About a hundred years later, Samuel Johnson defines the word accent in four ways, none of them particularly having to do with region or dialect. Like Pepys, one of his definitions is language on a whole. Johnson’s first definition refers to the emphasis placed on words in an acted line to convey specific meaning; for example, he corrected the actress Mrs. Bellamy on her delivery of “Thou shalt not kill,” reminding her that the accent should fall on “not” because “Thou shalt NOT kill” is a Commandment and should be recited with appropriate elegance. The dialect isn’t mentioned at all.

The fourth of these definitions were embodied by Elizabethan actors, but especially by greatest actors of the Georgian age, like Thomas Betterton and David Garrick. These men were widely lauded for the musical and tonal qualities of their voices and their unparalleled ability to pronounce speeches with the associated gestures to convey the Passions. Betterton is said to have instructed an actor on delivering speeches: "You adjust all the Lines and Motions of the Face to the Subject of your Discourse … The Speaker ought first to fix the Tone and Accent of his Voice to every Passion, that affects him, be it of Joy or Sorrow, that he may with a sympathetical force convey it to others.” Garrick’s voice was apparently so famously tonal that it could be musically notated. He trained his actors so specifically that their speech qualities could be recognized as his tutelage, and took regurgitation of text and gestures to a new level.

However, RP as we know it now is in its early stages from the 1740s onward. Thomas Sheridan (father to Richard) addresses /H/ in words like herb, hand and humble in 1762 and insists the H be added back in (as it had been missing-- this doesn’t catch on with words like honour, however). The importance of articulating each letter in a syllable emerges (like in in-ter-est) as John Walker prepares his famous Pronouncing Dictionary, as does the politically altruistic ideal of a uniting Received Pronunciation. Walker specifically notes the proper pronunciation of words like mourne and transition, as defined by Garrick. And while Sheridan insists the “/R/ always has the same sound, and is never silent,” Garrick’s native Staffordshire dialect affected his articulation of /i/ in birth and gird to sound more like /u/ in but, forcing a soft pronunciation of /r/ in burth and gurd that sounds all too familiar.

This is a clip of the preface of Johnson’s Dictionary read in a reconstructed dialect of the time.

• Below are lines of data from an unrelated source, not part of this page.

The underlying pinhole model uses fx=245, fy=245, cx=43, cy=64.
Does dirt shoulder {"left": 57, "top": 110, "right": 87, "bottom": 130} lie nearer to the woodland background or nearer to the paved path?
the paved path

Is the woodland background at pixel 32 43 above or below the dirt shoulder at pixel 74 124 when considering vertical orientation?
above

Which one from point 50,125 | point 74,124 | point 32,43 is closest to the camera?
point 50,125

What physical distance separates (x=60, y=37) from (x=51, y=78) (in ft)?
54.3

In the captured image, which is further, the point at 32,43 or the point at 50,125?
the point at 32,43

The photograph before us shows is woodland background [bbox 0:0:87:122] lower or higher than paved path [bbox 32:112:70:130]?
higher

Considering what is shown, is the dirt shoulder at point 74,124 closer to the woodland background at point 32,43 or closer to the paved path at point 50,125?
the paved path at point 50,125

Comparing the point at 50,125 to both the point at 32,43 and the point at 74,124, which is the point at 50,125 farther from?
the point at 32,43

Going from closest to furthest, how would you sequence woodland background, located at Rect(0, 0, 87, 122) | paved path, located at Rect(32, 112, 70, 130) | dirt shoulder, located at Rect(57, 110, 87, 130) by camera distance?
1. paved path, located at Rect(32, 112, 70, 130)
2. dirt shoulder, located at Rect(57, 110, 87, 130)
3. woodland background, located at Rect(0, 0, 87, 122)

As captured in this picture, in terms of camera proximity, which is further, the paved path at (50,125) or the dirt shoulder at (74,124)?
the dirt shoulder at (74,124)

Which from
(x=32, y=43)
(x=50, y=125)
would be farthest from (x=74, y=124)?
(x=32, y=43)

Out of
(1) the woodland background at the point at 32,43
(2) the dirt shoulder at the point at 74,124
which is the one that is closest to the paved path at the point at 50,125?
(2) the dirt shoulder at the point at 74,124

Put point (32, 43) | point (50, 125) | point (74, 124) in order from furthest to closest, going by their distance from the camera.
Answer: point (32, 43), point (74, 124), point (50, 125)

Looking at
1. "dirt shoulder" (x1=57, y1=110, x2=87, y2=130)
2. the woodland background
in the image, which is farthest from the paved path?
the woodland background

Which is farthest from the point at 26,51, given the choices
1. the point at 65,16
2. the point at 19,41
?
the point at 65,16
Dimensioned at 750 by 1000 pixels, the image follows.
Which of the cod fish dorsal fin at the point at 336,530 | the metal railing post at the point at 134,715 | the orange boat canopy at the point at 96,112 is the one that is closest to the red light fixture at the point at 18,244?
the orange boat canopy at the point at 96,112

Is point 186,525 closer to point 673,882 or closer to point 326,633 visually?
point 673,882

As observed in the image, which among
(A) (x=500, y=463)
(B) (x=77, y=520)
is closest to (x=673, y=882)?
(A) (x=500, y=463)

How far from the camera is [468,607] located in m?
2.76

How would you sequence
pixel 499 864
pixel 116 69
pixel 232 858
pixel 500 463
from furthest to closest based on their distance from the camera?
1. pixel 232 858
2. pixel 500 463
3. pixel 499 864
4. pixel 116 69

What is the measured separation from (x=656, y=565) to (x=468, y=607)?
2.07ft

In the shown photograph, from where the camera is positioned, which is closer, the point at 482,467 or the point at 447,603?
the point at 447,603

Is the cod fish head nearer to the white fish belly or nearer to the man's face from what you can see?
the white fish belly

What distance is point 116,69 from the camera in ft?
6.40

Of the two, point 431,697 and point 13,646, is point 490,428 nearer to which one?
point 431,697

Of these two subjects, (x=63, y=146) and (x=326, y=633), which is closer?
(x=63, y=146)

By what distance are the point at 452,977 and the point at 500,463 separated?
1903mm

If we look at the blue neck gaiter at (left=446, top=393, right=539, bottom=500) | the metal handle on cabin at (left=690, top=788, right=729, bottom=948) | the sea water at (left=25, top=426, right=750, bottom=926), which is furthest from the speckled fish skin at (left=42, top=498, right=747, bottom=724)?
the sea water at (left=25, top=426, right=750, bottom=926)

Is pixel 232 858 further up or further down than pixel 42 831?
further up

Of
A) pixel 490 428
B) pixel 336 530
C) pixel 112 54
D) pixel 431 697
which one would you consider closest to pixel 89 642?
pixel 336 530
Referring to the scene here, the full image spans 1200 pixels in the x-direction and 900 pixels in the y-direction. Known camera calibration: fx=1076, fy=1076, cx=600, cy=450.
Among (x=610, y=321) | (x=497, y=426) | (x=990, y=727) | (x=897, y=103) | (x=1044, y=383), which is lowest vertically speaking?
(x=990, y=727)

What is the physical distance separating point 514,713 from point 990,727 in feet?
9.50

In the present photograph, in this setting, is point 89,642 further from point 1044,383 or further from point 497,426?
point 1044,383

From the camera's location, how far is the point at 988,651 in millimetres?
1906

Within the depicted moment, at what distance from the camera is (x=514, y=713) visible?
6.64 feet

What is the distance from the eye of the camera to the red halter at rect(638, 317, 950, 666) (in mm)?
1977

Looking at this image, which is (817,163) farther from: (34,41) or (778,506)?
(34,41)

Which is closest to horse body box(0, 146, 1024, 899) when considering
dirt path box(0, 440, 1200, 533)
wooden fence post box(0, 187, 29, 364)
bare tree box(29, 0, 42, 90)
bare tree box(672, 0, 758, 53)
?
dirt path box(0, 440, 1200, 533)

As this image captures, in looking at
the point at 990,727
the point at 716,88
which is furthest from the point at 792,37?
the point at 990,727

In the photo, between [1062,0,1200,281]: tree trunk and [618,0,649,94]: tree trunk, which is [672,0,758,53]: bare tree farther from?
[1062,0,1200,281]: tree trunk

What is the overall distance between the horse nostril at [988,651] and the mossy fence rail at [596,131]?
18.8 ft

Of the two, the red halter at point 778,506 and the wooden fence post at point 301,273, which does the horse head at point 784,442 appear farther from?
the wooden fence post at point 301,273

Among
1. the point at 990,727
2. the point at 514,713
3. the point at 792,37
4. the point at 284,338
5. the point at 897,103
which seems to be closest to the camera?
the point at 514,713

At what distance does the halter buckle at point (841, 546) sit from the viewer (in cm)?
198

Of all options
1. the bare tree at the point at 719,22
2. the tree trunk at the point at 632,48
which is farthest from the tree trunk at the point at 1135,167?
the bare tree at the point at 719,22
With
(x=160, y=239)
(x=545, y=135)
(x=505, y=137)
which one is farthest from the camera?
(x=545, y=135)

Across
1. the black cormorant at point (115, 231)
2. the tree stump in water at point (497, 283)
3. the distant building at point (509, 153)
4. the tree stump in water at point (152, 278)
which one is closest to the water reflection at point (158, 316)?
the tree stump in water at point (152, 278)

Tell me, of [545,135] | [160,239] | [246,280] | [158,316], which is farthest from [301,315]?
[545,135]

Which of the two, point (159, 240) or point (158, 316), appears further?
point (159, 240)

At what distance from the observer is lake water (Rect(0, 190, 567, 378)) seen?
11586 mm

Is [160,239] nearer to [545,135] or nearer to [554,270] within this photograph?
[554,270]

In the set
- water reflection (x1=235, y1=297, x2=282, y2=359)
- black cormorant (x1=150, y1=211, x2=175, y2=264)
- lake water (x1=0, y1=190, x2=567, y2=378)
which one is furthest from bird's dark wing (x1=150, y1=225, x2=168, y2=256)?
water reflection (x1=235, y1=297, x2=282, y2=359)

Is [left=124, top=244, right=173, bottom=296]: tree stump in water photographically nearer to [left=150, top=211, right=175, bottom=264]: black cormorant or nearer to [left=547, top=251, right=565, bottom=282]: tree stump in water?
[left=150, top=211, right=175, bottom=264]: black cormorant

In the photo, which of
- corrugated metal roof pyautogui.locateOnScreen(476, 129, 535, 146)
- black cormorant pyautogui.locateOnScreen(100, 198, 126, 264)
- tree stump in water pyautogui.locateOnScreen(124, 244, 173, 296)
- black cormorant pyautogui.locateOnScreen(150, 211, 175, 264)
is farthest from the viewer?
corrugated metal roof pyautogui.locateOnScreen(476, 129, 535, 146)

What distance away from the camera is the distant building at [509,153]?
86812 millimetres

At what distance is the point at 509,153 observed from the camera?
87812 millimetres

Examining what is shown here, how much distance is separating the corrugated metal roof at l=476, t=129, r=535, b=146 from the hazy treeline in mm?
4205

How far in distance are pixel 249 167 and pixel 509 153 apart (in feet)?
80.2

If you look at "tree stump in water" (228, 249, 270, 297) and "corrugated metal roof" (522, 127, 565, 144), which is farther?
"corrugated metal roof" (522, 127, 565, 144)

Note the /uh/ and /r/ of the word persuaded, and that the /ah/ sound hasn’t been established yet in words like chance.

It’s important to remember, however, that regardless of the fact that dialect was not particularly standardized onstage at this time, plays were being written by people in London concerned with language standardization, about the upper echelons of society (generally in London) who were peers of this new class of celebrity actors. As a result, the dialectical speech patterns of characters within Restoration and Georgian plays can be easily assumed and naturally associated with the changing speech patterns of the day.

What we now consider contemporary standard Received Pronunciation is, in fact, based on a codified and widely-accepted dialect, specifically representing the area surrounding London during the 17th century, and generally pronounced in an accent reflective to, as Lesley Milroy said, “a select few who have lavished loving care upon it...until it has become a fine instrument of expression.” But as Charles Gildon recorded in his biography of Betterton, interest in articulation has and always will have some practical merit:

“There being a Fight and Scuffle in the Play, between the house of Capulet, and House of [Montagu]; Mrs Holden Acting Betterton’s Wife, enter’d in a hurry, crying O my Dear Count! She inadvertently left out, O, in the pronunciation of the Word Count! giving it such a vehement Accent, put the House into such a Laughter, that London Bridge at low-water was silence to it.”